Mots-clés : Accouchement, pronostic néonatal, deuxième phase d'accouchement, pronostic maternel.
A propos de la rupture pergravidique d'un anévrysme de l'artère splénique
La rupture pergravidique d'un anévrysme de l'artère splénique est une affection rare mais de pronostic redoutable imposant la césarienne et la spénectomie en urgence. Le tableau clinique typique associant douleur abdominale, hypotension et anémie est très trompeur pour l'obstétricien qui évoque plus volontiers un hématome rétroplacentaire ou une rupture utérine.
Mots-clés : Anévrisme de l'artère splénique, grossesse.
Les ressources pédagogiques d'un service hospitalier de Gynécologie-Obstétrique
Revue de la littérature et applications pratiques
Objectifs: Répertorier et évaluer les situations pédagogiques rencontrées dans un service de Gynécologie-Obstétrique par des étudiants en médecine en tant que futurs omnipraticiens.

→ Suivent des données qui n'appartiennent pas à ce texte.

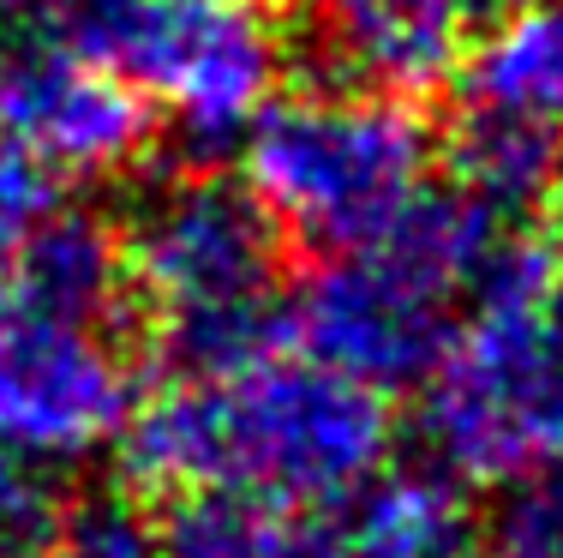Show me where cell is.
I'll use <instances>...</instances> for the list:
<instances>
[{
	"mask_svg": "<svg viewBox=\"0 0 563 558\" xmlns=\"http://www.w3.org/2000/svg\"><path fill=\"white\" fill-rule=\"evenodd\" d=\"M504 241V210L462 180H426L384 234L306 276L288 307V337L300 354L372 384L378 396L420 391Z\"/></svg>",
	"mask_w": 563,
	"mask_h": 558,
	"instance_id": "7a4b0ae2",
	"label": "cell"
},
{
	"mask_svg": "<svg viewBox=\"0 0 563 558\" xmlns=\"http://www.w3.org/2000/svg\"><path fill=\"white\" fill-rule=\"evenodd\" d=\"M467 547V499L444 469H378L318 528V558H474Z\"/></svg>",
	"mask_w": 563,
	"mask_h": 558,
	"instance_id": "30bf717a",
	"label": "cell"
},
{
	"mask_svg": "<svg viewBox=\"0 0 563 558\" xmlns=\"http://www.w3.org/2000/svg\"><path fill=\"white\" fill-rule=\"evenodd\" d=\"M66 511L73 499H66L55 462L0 445V558H48Z\"/></svg>",
	"mask_w": 563,
	"mask_h": 558,
	"instance_id": "9a60e30c",
	"label": "cell"
},
{
	"mask_svg": "<svg viewBox=\"0 0 563 558\" xmlns=\"http://www.w3.org/2000/svg\"><path fill=\"white\" fill-rule=\"evenodd\" d=\"M156 540L163 558H318V528L300 511L246 493H180Z\"/></svg>",
	"mask_w": 563,
	"mask_h": 558,
	"instance_id": "4fadbf2b",
	"label": "cell"
},
{
	"mask_svg": "<svg viewBox=\"0 0 563 558\" xmlns=\"http://www.w3.org/2000/svg\"><path fill=\"white\" fill-rule=\"evenodd\" d=\"M0 288L102 330H126L132 307H139L126 271V241L97 210H55L31 234V247L19 252V264L0 276Z\"/></svg>",
	"mask_w": 563,
	"mask_h": 558,
	"instance_id": "8fae6325",
	"label": "cell"
},
{
	"mask_svg": "<svg viewBox=\"0 0 563 558\" xmlns=\"http://www.w3.org/2000/svg\"><path fill=\"white\" fill-rule=\"evenodd\" d=\"M467 114L563 132V0H509L462 55Z\"/></svg>",
	"mask_w": 563,
	"mask_h": 558,
	"instance_id": "7c38bea8",
	"label": "cell"
},
{
	"mask_svg": "<svg viewBox=\"0 0 563 558\" xmlns=\"http://www.w3.org/2000/svg\"><path fill=\"white\" fill-rule=\"evenodd\" d=\"M390 396L300 349L168 379L120 433L126 474L151 493H246L300 516L354 499L390 469Z\"/></svg>",
	"mask_w": 563,
	"mask_h": 558,
	"instance_id": "6da1fadb",
	"label": "cell"
},
{
	"mask_svg": "<svg viewBox=\"0 0 563 558\" xmlns=\"http://www.w3.org/2000/svg\"><path fill=\"white\" fill-rule=\"evenodd\" d=\"M55 210H60L55 175H48L24 144H12L7 132H0V276L19 264V252L31 247V234L43 229Z\"/></svg>",
	"mask_w": 563,
	"mask_h": 558,
	"instance_id": "ac0fdd59",
	"label": "cell"
},
{
	"mask_svg": "<svg viewBox=\"0 0 563 558\" xmlns=\"http://www.w3.org/2000/svg\"><path fill=\"white\" fill-rule=\"evenodd\" d=\"M246 186L282 241L336 259L366 247L396 222V210L426 186L432 127L396 90L324 85L300 97H271L240 139Z\"/></svg>",
	"mask_w": 563,
	"mask_h": 558,
	"instance_id": "5b68a950",
	"label": "cell"
},
{
	"mask_svg": "<svg viewBox=\"0 0 563 558\" xmlns=\"http://www.w3.org/2000/svg\"><path fill=\"white\" fill-rule=\"evenodd\" d=\"M432 469L462 486H509L563 457V276L552 247H498L450 349L420 384Z\"/></svg>",
	"mask_w": 563,
	"mask_h": 558,
	"instance_id": "3957f363",
	"label": "cell"
},
{
	"mask_svg": "<svg viewBox=\"0 0 563 558\" xmlns=\"http://www.w3.org/2000/svg\"><path fill=\"white\" fill-rule=\"evenodd\" d=\"M0 132L48 175H126L156 144V114L85 43L31 36L0 55Z\"/></svg>",
	"mask_w": 563,
	"mask_h": 558,
	"instance_id": "ba28073f",
	"label": "cell"
},
{
	"mask_svg": "<svg viewBox=\"0 0 563 558\" xmlns=\"http://www.w3.org/2000/svg\"><path fill=\"white\" fill-rule=\"evenodd\" d=\"M132 300L174 379L228 372L288 342L282 229L246 180L180 168L120 229Z\"/></svg>",
	"mask_w": 563,
	"mask_h": 558,
	"instance_id": "277c9868",
	"label": "cell"
},
{
	"mask_svg": "<svg viewBox=\"0 0 563 558\" xmlns=\"http://www.w3.org/2000/svg\"><path fill=\"white\" fill-rule=\"evenodd\" d=\"M498 511L486 523L492 558H563V457L498 486Z\"/></svg>",
	"mask_w": 563,
	"mask_h": 558,
	"instance_id": "2e32d148",
	"label": "cell"
},
{
	"mask_svg": "<svg viewBox=\"0 0 563 558\" xmlns=\"http://www.w3.org/2000/svg\"><path fill=\"white\" fill-rule=\"evenodd\" d=\"M132 408L126 330L78 325L0 288V445L60 469L126 433Z\"/></svg>",
	"mask_w": 563,
	"mask_h": 558,
	"instance_id": "52a82bcc",
	"label": "cell"
},
{
	"mask_svg": "<svg viewBox=\"0 0 563 558\" xmlns=\"http://www.w3.org/2000/svg\"><path fill=\"white\" fill-rule=\"evenodd\" d=\"M479 0H312V24L342 85L413 90L462 66Z\"/></svg>",
	"mask_w": 563,
	"mask_h": 558,
	"instance_id": "9c48e42d",
	"label": "cell"
},
{
	"mask_svg": "<svg viewBox=\"0 0 563 558\" xmlns=\"http://www.w3.org/2000/svg\"><path fill=\"white\" fill-rule=\"evenodd\" d=\"M102 0H0L7 24H31V31H85V19Z\"/></svg>",
	"mask_w": 563,
	"mask_h": 558,
	"instance_id": "d6986e66",
	"label": "cell"
},
{
	"mask_svg": "<svg viewBox=\"0 0 563 558\" xmlns=\"http://www.w3.org/2000/svg\"><path fill=\"white\" fill-rule=\"evenodd\" d=\"M552 193L563 198V132H558V168H552Z\"/></svg>",
	"mask_w": 563,
	"mask_h": 558,
	"instance_id": "ffe728a7",
	"label": "cell"
},
{
	"mask_svg": "<svg viewBox=\"0 0 563 558\" xmlns=\"http://www.w3.org/2000/svg\"><path fill=\"white\" fill-rule=\"evenodd\" d=\"M558 168V132L516 127L498 114H462L455 132V180L474 198H486L492 210H521L540 193H552Z\"/></svg>",
	"mask_w": 563,
	"mask_h": 558,
	"instance_id": "5bb4252c",
	"label": "cell"
},
{
	"mask_svg": "<svg viewBox=\"0 0 563 558\" xmlns=\"http://www.w3.org/2000/svg\"><path fill=\"white\" fill-rule=\"evenodd\" d=\"M85 48L168 114L192 168L246 139L282 78V31L264 0H102Z\"/></svg>",
	"mask_w": 563,
	"mask_h": 558,
	"instance_id": "8992f818",
	"label": "cell"
},
{
	"mask_svg": "<svg viewBox=\"0 0 563 558\" xmlns=\"http://www.w3.org/2000/svg\"><path fill=\"white\" fill-rule=\"evenodd\" d=\"M552 264H558V276H563V234H558V247H552Z\"/></svg>",
	"mask_w": 563,
	"mask_h": 558,
	"instance_id": "44dd1931",
	"label": "cell"
},
{
	"mask_svg": "<svg viewBox=\"0 0 563 558\" xmlns=\"http://www.w3.org/2000/svg\"><path fill=\"white\" fill-rule=\"evenodd\" d=\"M48 558H163V540H156V516L139 499L97 493L73 499Z\"/></svg>",
	"mask_w": 563,
	"mask_h": 558,
	"instance_id": "e0dca14e",
	"label": "cell"
}]
</instances>
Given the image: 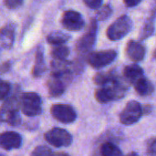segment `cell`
Listing matches in <instances>:
<instances>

Matériel et méthodes: Revue de la littérature recensée dans Medline ayant trait à la pédagogie médicale et analyse critique des principales situations d'enseignement en tenant compte des acquisitions récentes en psychologie de l'apprentissage.
Résultats: Les activités pédagogiques proposées permettent de développer des connaissances différentes et complémentaires. Leur utilisation programmée à travers un cahier d'objectifs, et évaluée, doit permettre l'acquisition d'un socle de compétences qui seront affinées lors de la pratique ultérieure.
Conclusion: L'apprentissage actif clinique permet l'acquisition de connaissances d'action et prépare le futur médecin à la formation médicale continue.
Mots-clés : Apprentissage . Enseignement. Gynécologie . Obstétrique.